The great oecumenical councils, notably that of Chalcedon gave rise to schismatic sects which have perpetuated themselves for a long time, some of them to the present day.

For a brief period Monotheletism was restored by Bardanes or Philippicus, who wrested the throne from Justinian II. and ruled from 711 to 713. He annulled the creed of the sixth oecumenical Council, caused the names of Sergius and Honorius to be reinserted in the diptycha among the orthodox patriarchs, and their images to be again set up in public places. He deposed the patriarch of Constantinople and elected in his place a Monotheletic deacon, John. He convened a council at Constantinople, which set aside the decree of the sixth council and adopted a Monotheletic creed in its place. The clergy who refused to sign it, were deposed. But in Italy he had no force to introduce it, and an attempt to do so provoked an insurrection.

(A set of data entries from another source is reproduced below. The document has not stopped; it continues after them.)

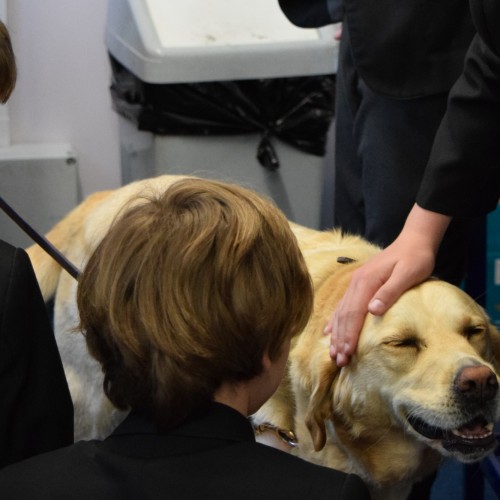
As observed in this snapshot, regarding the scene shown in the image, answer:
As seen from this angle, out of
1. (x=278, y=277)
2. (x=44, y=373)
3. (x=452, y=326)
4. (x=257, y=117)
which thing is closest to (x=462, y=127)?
(x=452, y=326)

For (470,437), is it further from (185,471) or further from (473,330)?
(185,471)

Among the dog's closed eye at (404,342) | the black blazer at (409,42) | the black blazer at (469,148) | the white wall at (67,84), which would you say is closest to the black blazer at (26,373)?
the dog's closed eye at (404,342)

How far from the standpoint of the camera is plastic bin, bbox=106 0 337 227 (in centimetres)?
323

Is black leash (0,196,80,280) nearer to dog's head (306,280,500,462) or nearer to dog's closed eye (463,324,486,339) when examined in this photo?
dog's head (306,280,500,462)

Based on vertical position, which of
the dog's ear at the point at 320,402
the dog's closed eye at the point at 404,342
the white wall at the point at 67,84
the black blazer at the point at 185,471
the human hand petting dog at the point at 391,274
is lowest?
the white wall at the point at 67,84

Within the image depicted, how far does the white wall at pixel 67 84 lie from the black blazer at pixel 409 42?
2206 millimetres

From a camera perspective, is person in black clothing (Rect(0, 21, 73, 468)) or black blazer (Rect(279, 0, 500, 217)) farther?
black blazer (Rect(279, 0, 500, 217))

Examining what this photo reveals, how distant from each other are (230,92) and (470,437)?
6.19 ft

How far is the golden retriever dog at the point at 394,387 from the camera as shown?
164cm

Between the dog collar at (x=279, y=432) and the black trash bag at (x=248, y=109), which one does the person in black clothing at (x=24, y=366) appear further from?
the black trash bag at (x=248, y=109)

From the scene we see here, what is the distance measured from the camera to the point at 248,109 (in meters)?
3.32

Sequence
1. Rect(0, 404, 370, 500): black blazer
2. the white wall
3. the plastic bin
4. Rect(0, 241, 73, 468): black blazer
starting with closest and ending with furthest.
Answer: Rect(0, 404, 370, 500): black blazer
Rect(0, 241, 73, 468): black blazer
the plastic bin
the white wall

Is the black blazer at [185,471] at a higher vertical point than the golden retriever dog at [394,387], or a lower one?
higher

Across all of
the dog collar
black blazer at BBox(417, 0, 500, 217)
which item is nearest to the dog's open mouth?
the dog collar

The Emperor Anastasius II. dethroned the usurper, and made an end to this Monotheletic episode. The patriarch John accommodated himself to the new situation, and wrote an abject letter to the Pope Constantine, in which he even addressed him as the head of the church, and begged his pardon for his former advocacy of heresy.

Since that time Dyotheletism was no more disturbed in the orthodox church.

But outside of the orthodox church and the jurisdiction of the Byzantine rulers, Monotheletism propagated itself among the inhabitants of Mount Lebanon and Anti-Lebanon under the lead of abbot John Marun (Marwvn), their first patriarch (d. 701). The maronites,643643    Μαρωνεῖται. as they were called after him, maintained their independence of the Greek empire and the Saracens, and adhered to the Monotheletic doctrine till the time of the crusades, when they united themselves with the Roman church (1182), retaining, however, the celebration of the communion under both kinds, the Syrian liturgy, the marriage of the lower clergy, their own fast-days, and their own saints.